The Libyan armed forces have brushed aside the threat of an European Union asset freeze and travel ban on General Khalifa Haftar, the chief of the North African nation's military.

The EU has said it will issue sanctions against the former Gaddafi aide if he does not step aside to allow United Nations-sponsored peace talks to resume in Libya.

However, Haftar and his armed forces have said they are not concerned by the threat of sanctions and will continue with their military action in the east of Libya.

"The sanctions are meaningless," Hafter's spokesman Mohammed al-Hejazi told IBTimes UK. "At the moment we have only heard reports in the media and have had no formal message ...

"If the West calls us criminals it makes no difference to us because we are fighting terrorism and will continue," he added.

Reuters reported that the EU was considering sanctions against five senior Libyan figures on both sides of Libya's civil war.

Three leaders of Libya Dawn, a coalition of Islamist militias supporting Libya's Tripoli government, were named as possible targets for the sanctions: Abdulrahman Suweihli, Salah Badi and Abdulraouf Mannay.

Libyan National Army troops engage against Islamist forces Reuters

Hafter, who leads forces aligned with Libya's internationally recognised government in Tobruk, and the head of the Libyan Air Force Saqr al-Jerushi were also threatened with asset freezes and travel bans.

"The West is equating us to Libya Dawn. This is not correct. We are an army and the Libyan people support us," al-Hejazi said of the sanctions.

The EU has reintroduced the possibility of sanctions against military leaders in Libya in a bid to restart the country's stalled peace process. All five of the men listed in the sanctions have said they will not accept a truce between Tripoli and Baida.

The EU has said negotiations in Libya are the only solution to the conflict. EU foreign policy chief Federica Mogherini told journalists following a meeting of European foreign ministers to discuss Libya: "We are prepared to adopt sanctions, we are considering names."

Most of the factions in Libya's civil war have agreed to terms for the formation of a unity government and an end to the conflict but negotiations were disrupted by the abstention of the country's Tripoli administration which walked out of talks in early July.

Tripoli has said that the inclusion of Haftar, in any political compromise is unacceptable.

Zintan Clashes
A fighter from Zintan brigade watches the aftermath of a militia strike an oil depot during the Libya Dawn takeover of Tripoli Hani Amara/Reuters

Libya has been locked in a bitter power struggle between Tripoli and Baida since August last year when Libya Dawn militias seized control of the nation's capital.

The chaos has been fertile ground for the offshoot of Islamic State in Libya which up until recently held strongholds in two major Libyan towns.

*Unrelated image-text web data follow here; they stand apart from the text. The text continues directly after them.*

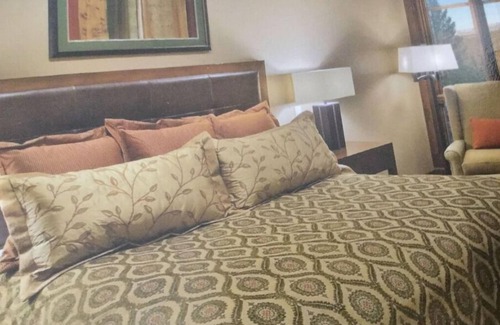 Truckee Complejo | Surrounded by pine trees and mountains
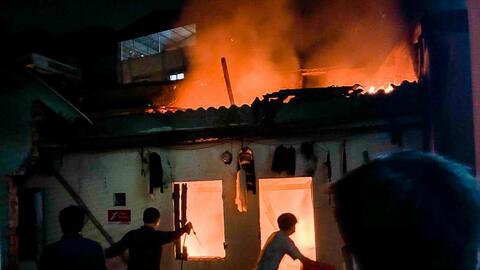 Hà Nội: Nghi vấn nổ bình ga, 2 người mắc kẹt trong đám cháy lớn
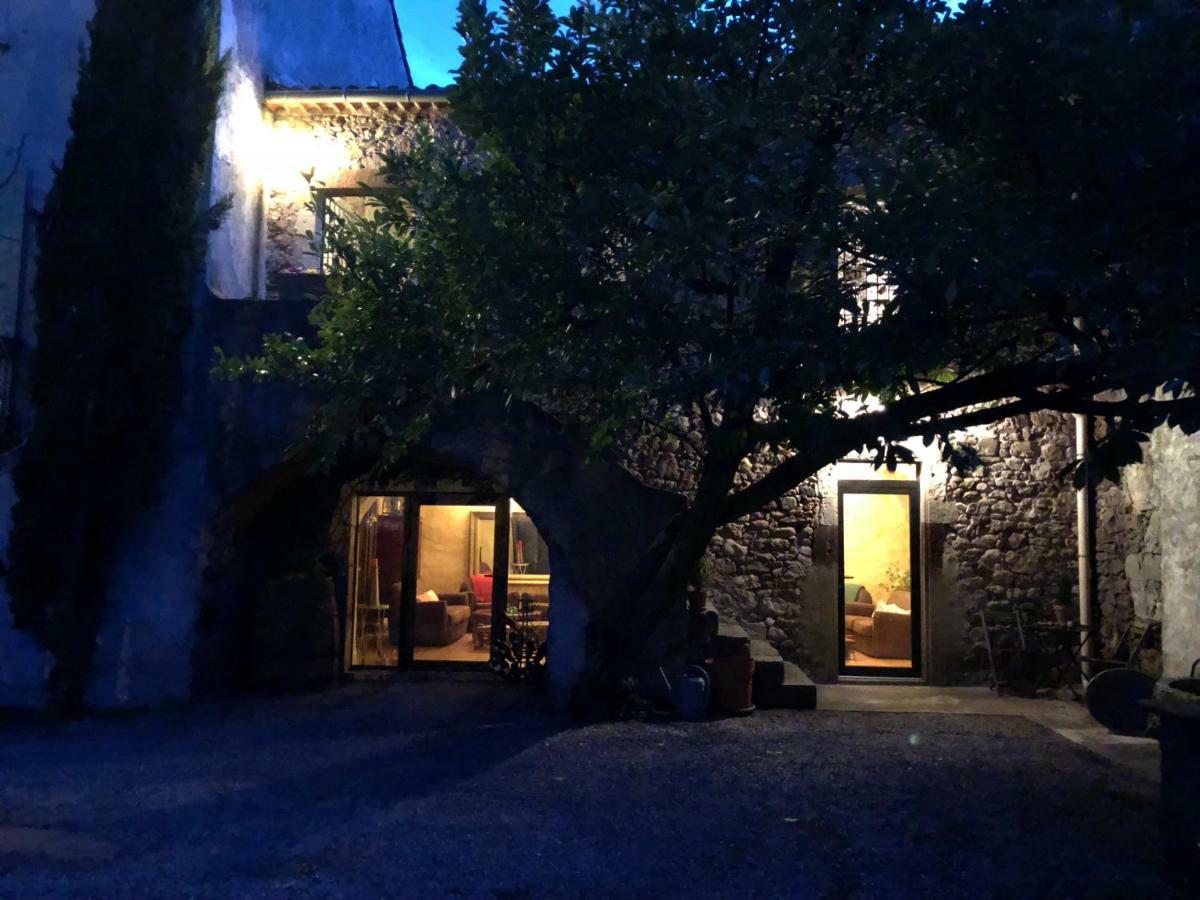 Domaine De Brousson Bed and Breakfast La Tour-sur-Orb Eksteriør billede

The presence of IS in Libya has become increasingly concerning to the international community. Following ostentatious displays of violence in Libya itself, it subsequently emerged that perpetrators of the Bardo Museum attack in Tunis and Seifeddine Rezgui, who killed 38 people in Port Sousse, had received training at IS and Ansar Al-Sharia camps in Libya.

The reported presence of international terror figures such as Mokhtar Belmokhtar and Mohammed Emwazi, better known as Jihadi John, in Libya have increasingly marked the country as a safe haven, out of the reach of intelligence gatherers and the security services.